In the introduction to his office’s November report, California’s legislative budget analyst painted a rosy picture of the Golden State’s fiscal situation. California is set to maintain a $2.8 billion surplus at the conclusion of the 2017-18 fiscal year, and has amassed enough budget reserves to “weather a mild recession without cutting spending or raising taxes.” Democrats, who hold supermajorities in both houses of the state legislature, have pushed to spend these surplus dollars, arguing that the state’s strong fiscal position merits increased financial commitments to Medicaid, students, welfare programs, and government workers.
Beneath the surface, however, California’s hot streak is on course to derail. By increasingly relying upon wealthy taxpayers to sustain its ballooning budgets, the state has set itself up for another budget crisis—only this time, thanks to Governor Brown and the ruling Democrats, it could be even worse than the one at the nadir of the Great Recession.

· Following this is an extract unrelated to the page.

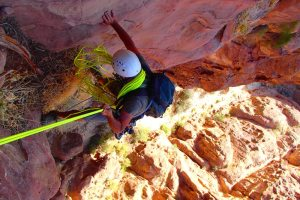 Nuances de Grès, Wadi Tibn, Petra, Jordanie 15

In 2014, the top one percent of earners in California supplied nearly half of all of the state’s income tax receipts, while the upper quintile—taxpayers making just about $95,000 per year and above—provided over 90 percent. And because personal income tax payments alone account for about 70 percent of the state budget, only a fifth of taxpayers covered nearly three-quarters of the $122.5 billion of general fund expenditures approved in June—and over three-fifths of the entire state budget.
Leaning so disproportionately upon the wealthy, as it turns out, is a recipe for disaster. After years of riding high on personal income tax revenues, the state budget collapsed in 2008 when wealthy taxpayers, whose fortunes contracted during the housing crisis, paid much less in taxes than expected. Driven by this decline in personal income tax revenues, overall state tax receipts plunged almost 10 percent, leaving big-spending legislators scrambling to cover a $28 billion hole. “The state’s already difficult budget situation was made worse … by a significant drop in revenues due to a sluggish economy,” began the budget report that year.
Unless California can wean itself off the fortunes of the wealthy, history will repeat itself when the next economic slowdown arrives.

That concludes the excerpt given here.